YouJiacheng opened this issue · comments

After #9938
The document says:

For debugging it is useful to have a mechanism that disables jit() everywhere in a dynamic context. Note that this not only disables explicit uses of jit by the user, but will also remove any implicit JIT compilation used by the JAX library: this includes implicit JIT computation of body and cond functions passed to higher-level primitives like scan() and while_loop(), JIT used in implementations of jax.numpy functions, and any other case where jit is used within an API’s implementation.

However, when I worked for #9714 (comment), I found that there are jaxprs generated inside with jax.disable_jit():.
I checked the source of jax.lax.custom_linear_solve, and found it doesn't check config.jax_disable_jit.
jax.lax.custom_root has the same problem too.

Thanks for raising this. Maybe the docs should say it disables jit in many (but not all) places. Then we can treat it as an enhancement to support this feature in more cases.

@shoyer does it make sense to make custom_linear_solve / custom_root sensitive to disable_jit?

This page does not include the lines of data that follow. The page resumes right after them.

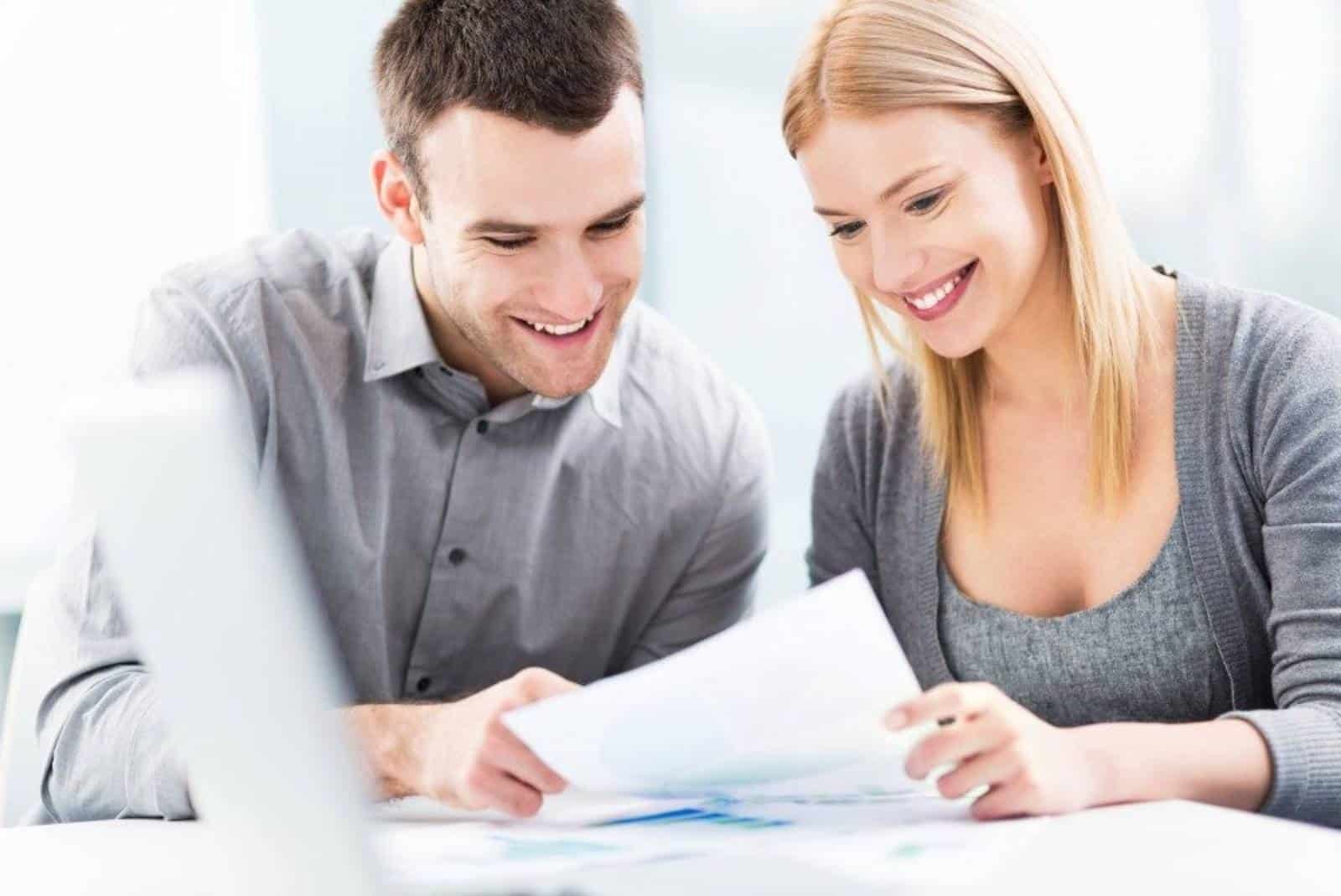 lächelndes Paar, das Papier betrachtet
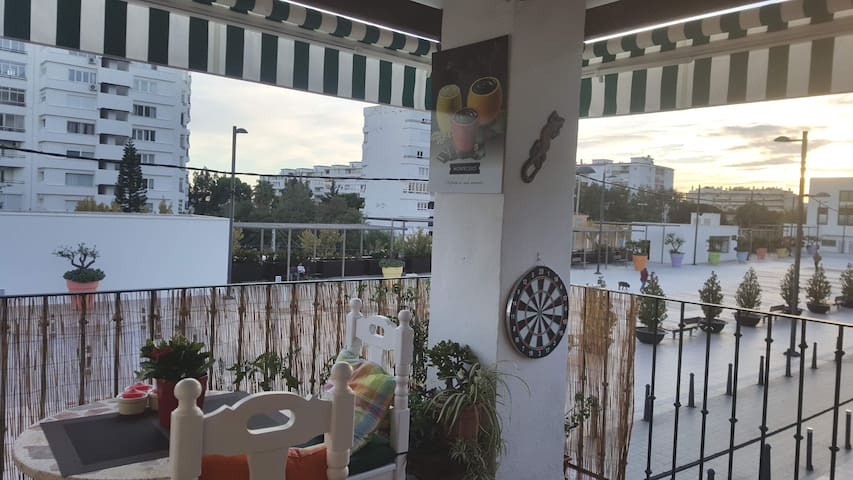 Terrace with sun all day and infront of a spacious Plaza Pueblo Sol.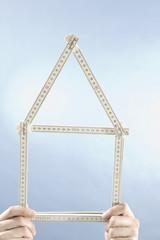 Hände halten einen Zollstock, Form eines Hauses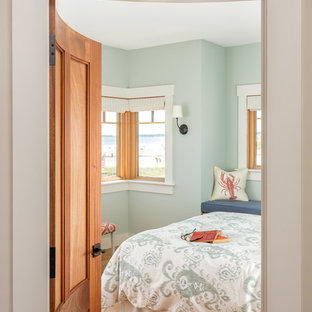 Bedroom - mid-sized coastal master light wood floor and brown floor bedroom idea in Portland Maine with blue walls and no fireplace
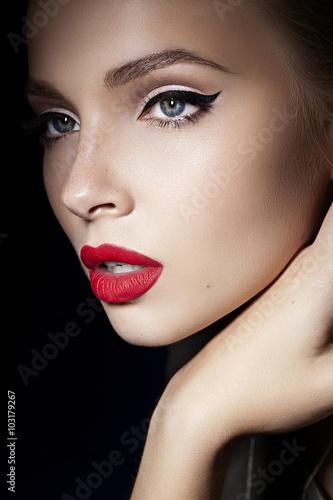 Fotografie, Obraz  Krásná dívka s červené rty a černými šipkami na oči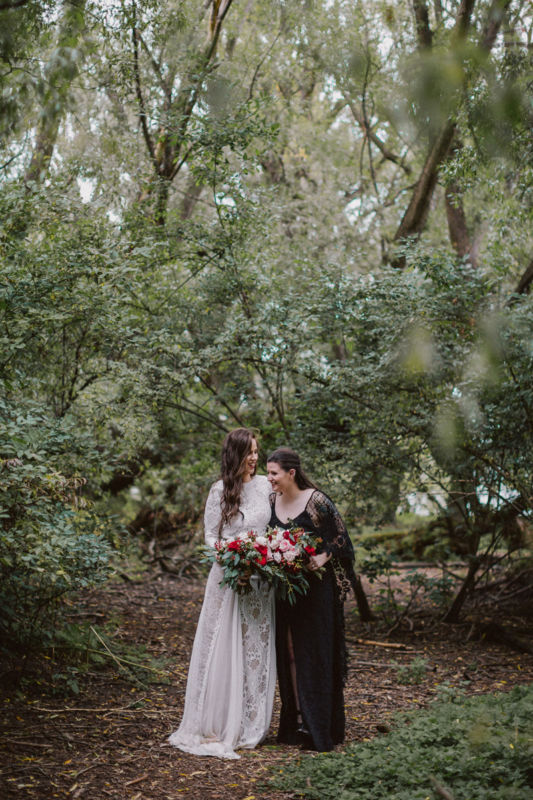 brides laughing together in forest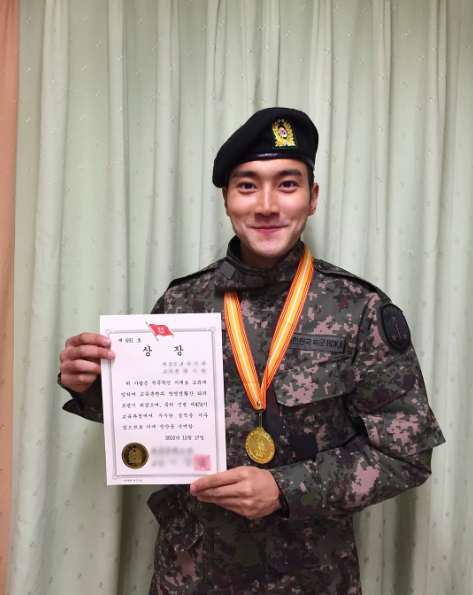 Super Juniors Choi Siwon Receives Award During Traditional Training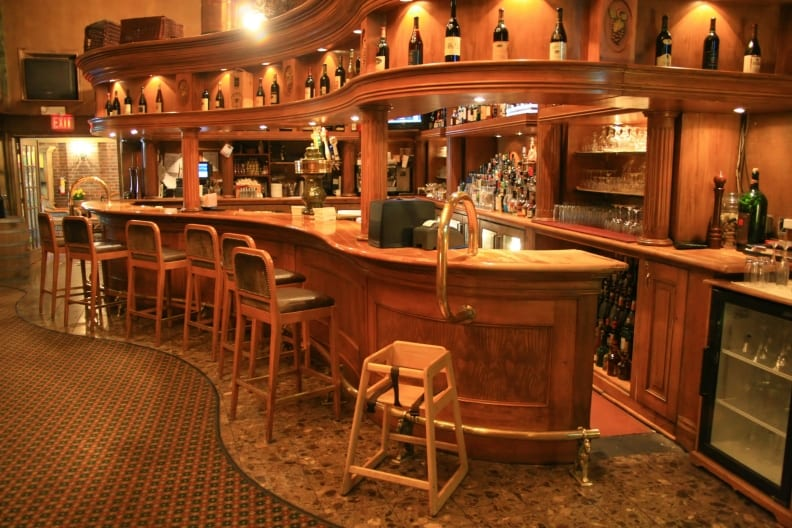 Photo of bar with curved foot rail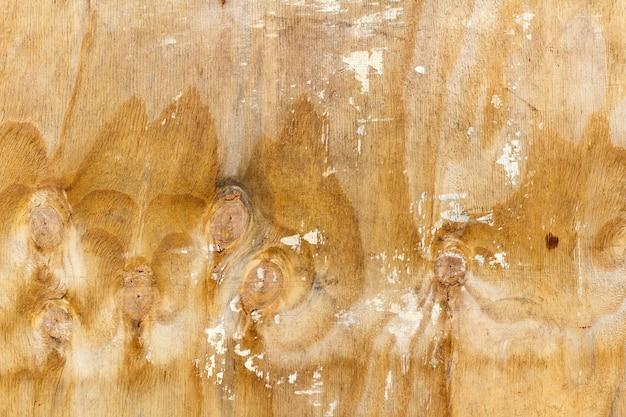 Kratzende oberfläche einer birkensperrholzplatte mit spuren weißer farbe. natürliche holzstruktur. abstrakter hintergrund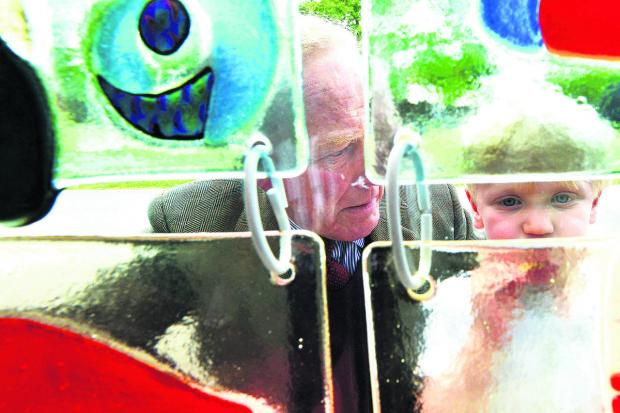 This Is Wiltshire: Hugo Fallon shows his grandfather George Streatfeild the glass artwork created at Prior Park Prep School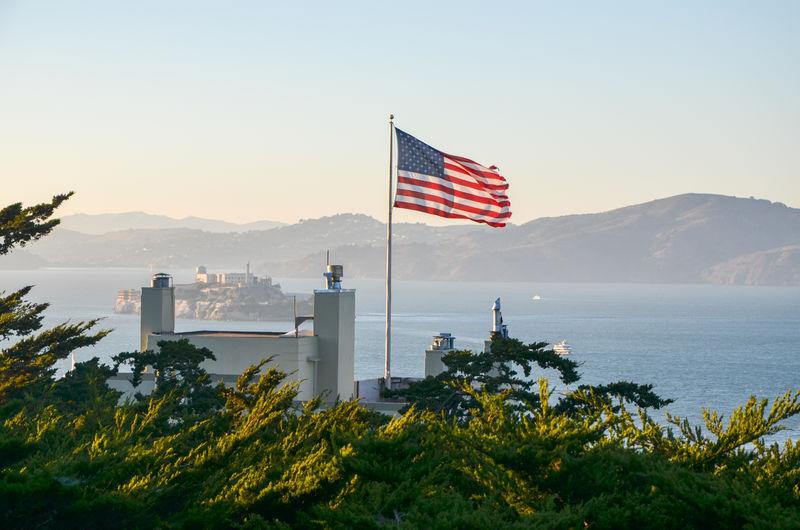 Alcatraz Alcatraz Island Beauty In Nature California Clear Sky Day Flag Flag Pole Freedom Mountain Nature No People Outdoors Patriotism San Francisco Sky Stars And Stripes Striped Tree United States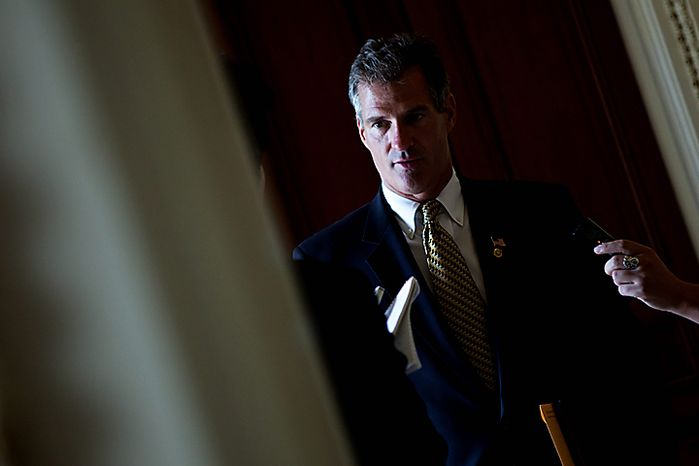 Sen. Scott Brown, R-Mass., talks to reporters on Capitol Hill in Washington, Thursday, July 15, 2010, after Congress passed the stiffest restrictions on banks and Wall Street since the Great Depression.  (AP Photo/Drew Angerer)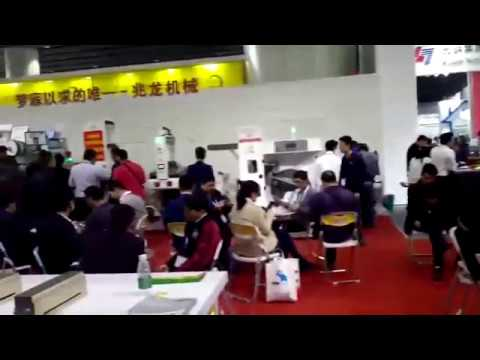 SHENZHEN ZHAOLONG CI printer worked with DINGYU Automatic Butt splice winding system in their booth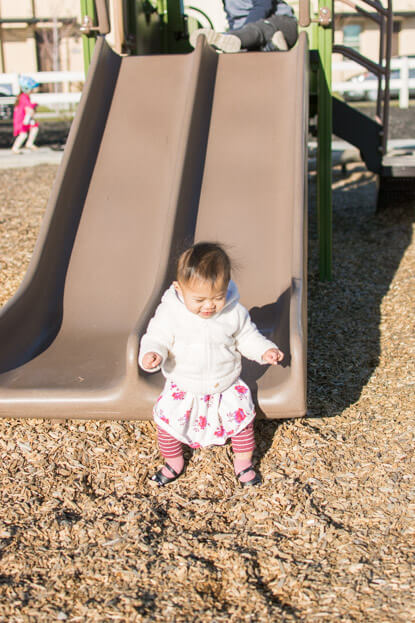 Emilia standing at the bottom of the slide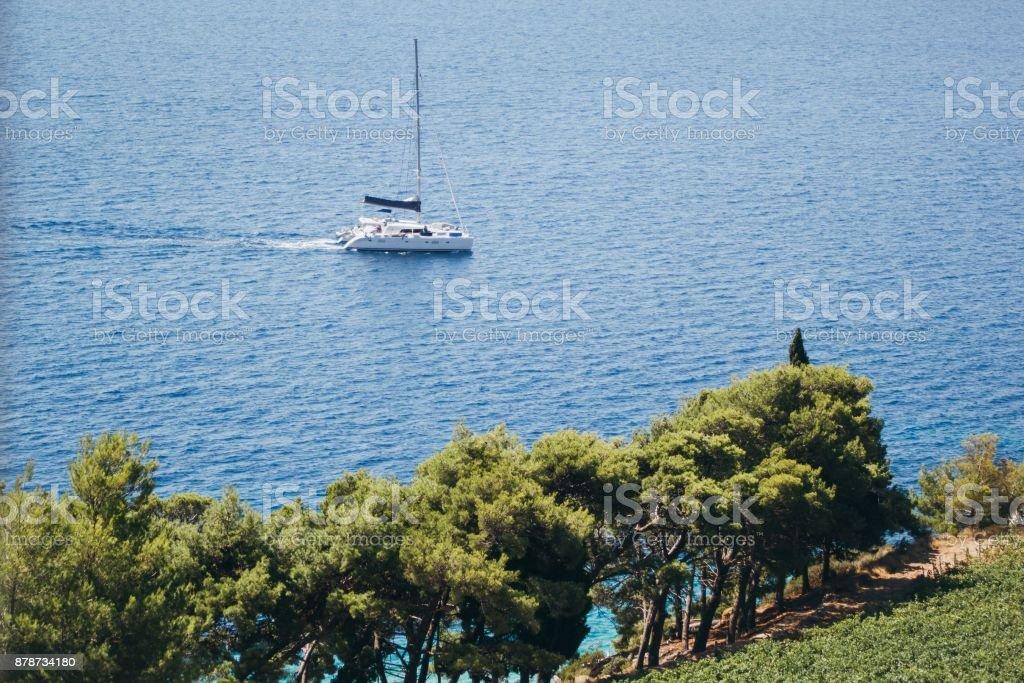 Sailboat catamaran on blue sea at coast of Croatia stock photo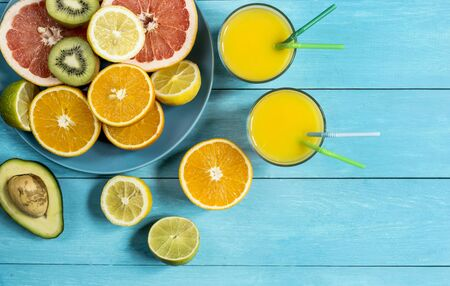 gean: ripe juicy citrus fruit juice ice on a blue wooden table top view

@YouJiacheng jaxprs may still be generated even with disable_jit supported everywhere because we use them both for jit-style staging of computations as well as reverse-mode AD.

Thanks for reply.
I think at least we can print a INFO or WARN at which jit isn't disabled. Because jax.disable_jit is intended for debugging, adding some outputs seems reasonable.

custom_linear_solve/custom_root trace to a JAXpr using the equivalent of jax.closure_convert. It isn't really tractable to evaluate JAXprs without JIT, because loops become extremely slow (way slower than pure Python).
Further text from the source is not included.